### Supplied entries

◆ ◆ ◆

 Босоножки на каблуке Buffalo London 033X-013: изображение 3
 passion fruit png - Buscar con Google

◆ ◆ ◆

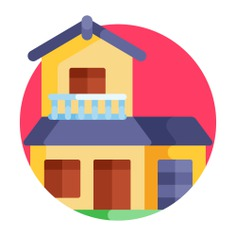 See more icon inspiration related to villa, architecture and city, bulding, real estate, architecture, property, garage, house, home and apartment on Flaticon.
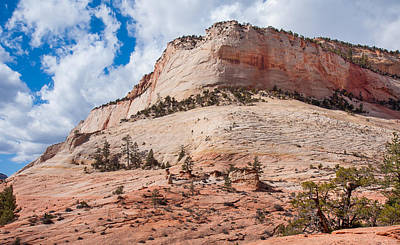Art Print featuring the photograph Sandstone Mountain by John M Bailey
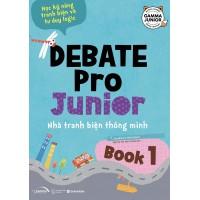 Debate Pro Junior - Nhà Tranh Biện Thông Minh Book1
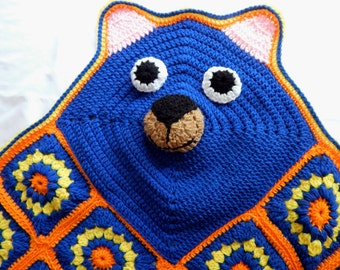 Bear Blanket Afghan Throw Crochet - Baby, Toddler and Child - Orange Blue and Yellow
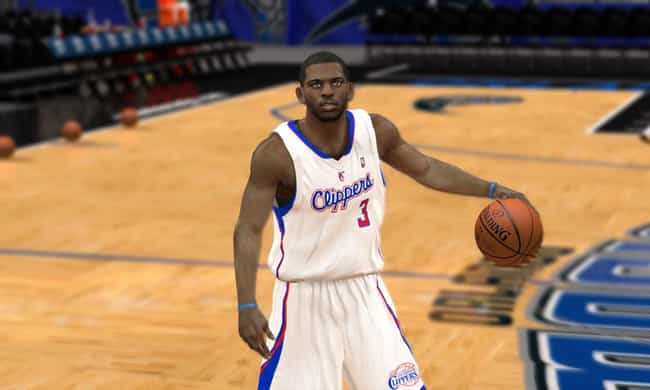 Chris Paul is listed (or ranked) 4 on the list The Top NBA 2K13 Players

◆ ◆ ◆

### What to produce
Your answer should consist of the lines from the line with "Босоножки на каблуке" to the line with "passion fruit png - Buscar con Google" above, repeated exactly, both ends included.

### Result of the exercise
 Босоножки на каблуке Buffalo London 033X-013: изображение 3
 passion fruit png - Buscar con Google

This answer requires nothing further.